1 As soon as all the kings of the Amorites who were beyond the Jordan to the west, and all the kings of the Canaanites who were by the sea, heard that the Lord had dried up the waters of the Jordan for the people of Israel until they had crossed over, their hearts melted and there was no longer any spirit in them because of the people of Israel.

2 At that time the Lord said to Joshua, “Make flint knives and circumcise the sons of Israel a second time.” 3 So Joshua made flint knives and circumcised the sons of Israel at Gibeath-haaraloth. 4 And this is the reason why Joshua circumcised them: all the males of the people who came out of Egypt, all the men of war, had died in the wilderness on the way after they had come out of Egypt. 5 Though all the people who came out had been circumcised, yet all the people who were born on the way in the wilderness after they had come out of Egypt had not been circumcised. 6 For the people of Israel walked forty years in the wilderness, until all the nation, the men of war who came out of Egypt, perished, because they did not obey the voice of the Lord; the Lord swore to them that he would not let them see the land that the Lord had sworn to their fathers to give to us, a land flowing with milk and honey. 7 So it was their children, whom he raised up in their place, that Joshua circumcised. For they were uncircumcised, because they had not been circumcised on the way.

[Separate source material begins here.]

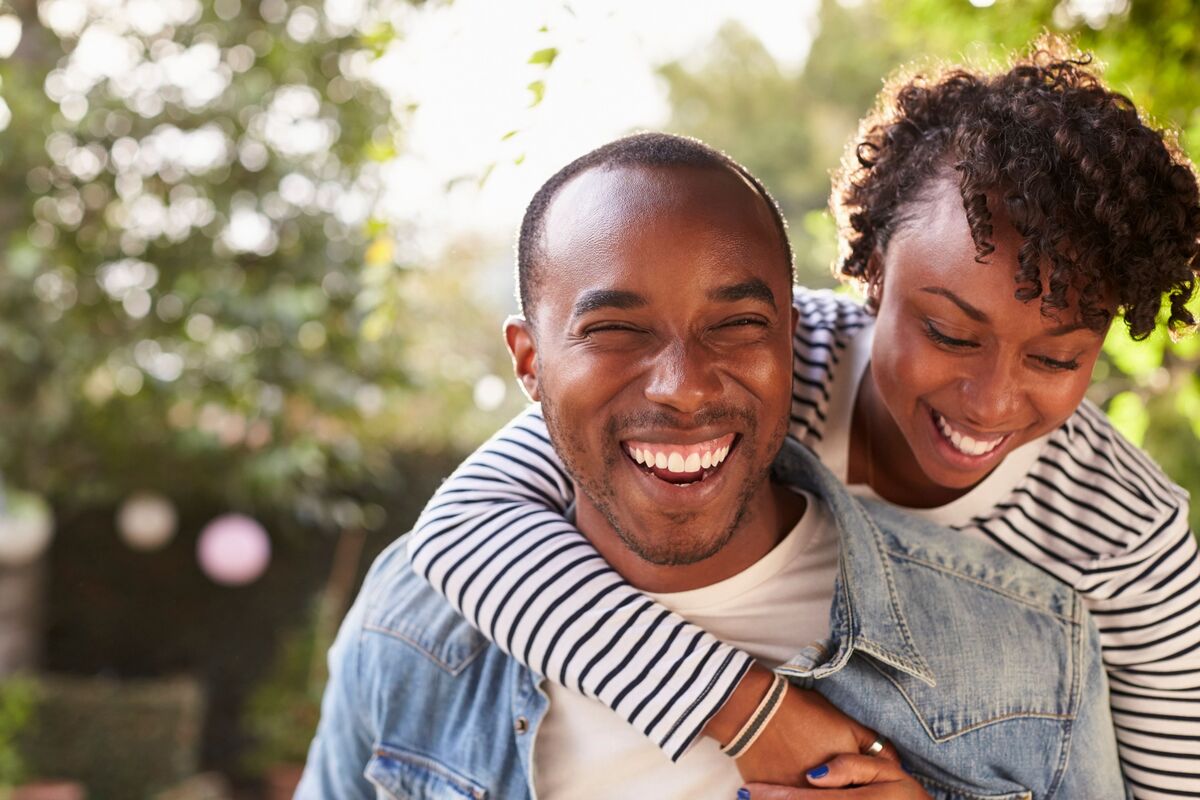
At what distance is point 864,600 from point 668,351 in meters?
0.51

8 When the circumcising of the whole nation was finished, they remained in their places in the camp until they were healed. 9 And the Lord said to Joshua, “Today I have rolled away the reproach of Egypt from you.” And so the name of that place is called Gilgal to this day. (Joshua 5:1–9 ESV)

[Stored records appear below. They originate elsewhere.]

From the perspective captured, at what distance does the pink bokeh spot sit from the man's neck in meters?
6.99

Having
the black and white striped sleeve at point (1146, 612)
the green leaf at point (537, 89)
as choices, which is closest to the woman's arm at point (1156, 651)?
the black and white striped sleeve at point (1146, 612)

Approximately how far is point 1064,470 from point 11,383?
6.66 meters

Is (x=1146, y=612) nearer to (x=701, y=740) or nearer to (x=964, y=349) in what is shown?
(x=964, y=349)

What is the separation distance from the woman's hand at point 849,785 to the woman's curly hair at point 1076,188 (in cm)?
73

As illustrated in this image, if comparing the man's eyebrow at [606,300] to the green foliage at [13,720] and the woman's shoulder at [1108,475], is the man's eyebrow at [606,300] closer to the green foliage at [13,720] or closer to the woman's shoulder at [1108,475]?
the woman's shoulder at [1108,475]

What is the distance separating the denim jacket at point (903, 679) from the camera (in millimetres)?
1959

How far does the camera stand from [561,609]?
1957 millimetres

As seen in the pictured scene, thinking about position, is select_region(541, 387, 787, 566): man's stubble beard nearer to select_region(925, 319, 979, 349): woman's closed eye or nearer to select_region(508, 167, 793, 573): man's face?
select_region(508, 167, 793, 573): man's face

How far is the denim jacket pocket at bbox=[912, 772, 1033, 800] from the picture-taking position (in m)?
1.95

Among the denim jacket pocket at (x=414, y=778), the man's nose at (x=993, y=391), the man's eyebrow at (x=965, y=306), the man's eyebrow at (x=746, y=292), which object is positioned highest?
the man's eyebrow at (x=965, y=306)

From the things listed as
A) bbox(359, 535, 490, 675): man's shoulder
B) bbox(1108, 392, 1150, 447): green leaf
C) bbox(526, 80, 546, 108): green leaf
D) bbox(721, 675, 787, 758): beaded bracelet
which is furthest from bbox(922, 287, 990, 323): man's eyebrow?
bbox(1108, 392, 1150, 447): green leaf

I don’t know whether Israel is faithful or foolhardy here.

Or both.

This is a faithful act, renewing the covenant of circumcision with those born in the wilderness, who had apparently not been circumcised, becoming part of the covenant God made with Abraham in Genesis 17:

9 And God said to Abraham, “As for you, you shall keep my covenant, you and your offspring after you throughout their generations. 10 This is my covenant, which you shall keep, between me and you and your offspring after you:Every male among you shall be circumcised. 11 You shall be circumcised in the flesh of your foreskins, and it shall be a sign of the covenant between me and you. 12 He who is eight days old among you shall be circumcised. Every male throughout your generations, whether born in your house or bought with your money from any foreigner who is not of your offspring, 13 both he who is born in your house and he who is bought with your money, shall surely be circumcised. So shall my covenant be in your flesh an everlasting covenant. 14 Any uncircumcised male who is not circumcised in the flesh of his foreskin shall be cut off from his people; he has broken my covenant.” (Genesis 17:9–14 ESV)

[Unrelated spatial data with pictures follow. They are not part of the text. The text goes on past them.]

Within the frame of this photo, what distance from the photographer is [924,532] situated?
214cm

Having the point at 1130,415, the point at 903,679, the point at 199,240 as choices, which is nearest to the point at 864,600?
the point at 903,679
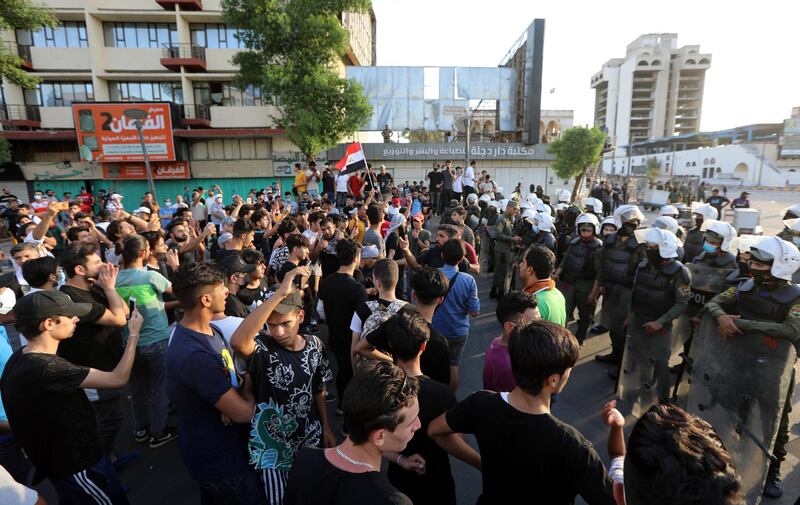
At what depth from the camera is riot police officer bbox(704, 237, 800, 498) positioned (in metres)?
3.11

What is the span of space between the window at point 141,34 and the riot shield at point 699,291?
92.2 feet

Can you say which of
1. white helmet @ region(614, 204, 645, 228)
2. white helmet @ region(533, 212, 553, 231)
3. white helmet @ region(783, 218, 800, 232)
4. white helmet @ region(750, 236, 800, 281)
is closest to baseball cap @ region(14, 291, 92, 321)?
white helmet @ region(750, 236, 800, 281)

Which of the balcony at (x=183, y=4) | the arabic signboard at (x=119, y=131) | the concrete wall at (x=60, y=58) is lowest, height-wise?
the arabic signboard at (x=119, y=131)

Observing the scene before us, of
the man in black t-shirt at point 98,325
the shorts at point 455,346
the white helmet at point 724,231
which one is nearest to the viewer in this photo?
the man in black t-shirt at point 98,325

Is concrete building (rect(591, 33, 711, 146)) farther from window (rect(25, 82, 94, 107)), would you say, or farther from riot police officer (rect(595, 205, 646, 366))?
riot police officer (rect(595, 205, 646, 366))

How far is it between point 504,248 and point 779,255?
4.93 metres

So, Israel hadn’t kept the covenant, but it could be that Israel wasn’t really Israel as long as they were wandering in the wilderness, as the curse that none who were afraid of the Canaanites (Numbers 13–14) was in place. As River Tam said in an episode of Firely, “They weren’t really cows in the ship. Then they saw sky, and remembered what they were.”

Israel doesn’t really become Israel, doesn’t really shake the curse of wandering, isn’t fully a people of the covenant, until they are in the land.

In this, the reproach of Egypt, of slavery, of fear, is gone. Rolled away. Now they truly know who they are — God’s people, called to do God’s work.

But this circumcision is a foolhardy as well. For had the kings of the Canaanites but known, Israel was at its most vulnerable in the days following this mass cutting of foreskins. In Genesis 34, this is a ruse by the sons of Jacob to put the Hivites both at ease and make them easy prey. Which they are, Simeon and Levi kill every last Hivite man on the “third day” after their mass circumcision.

So, by doing this, Israel is defying the kings of Canaan, taunting them, and — more than anything else — trusting that God, who took the spirit out of the Canaanites with his miraculous act of stopping the Jordan and letting Israel cross dry shod, will protect them.

Sometimes the most faithful act we can do is to become utterly, completely, and totally vulnerable before our enemies. And trust that our God will protect us, and keep us safe.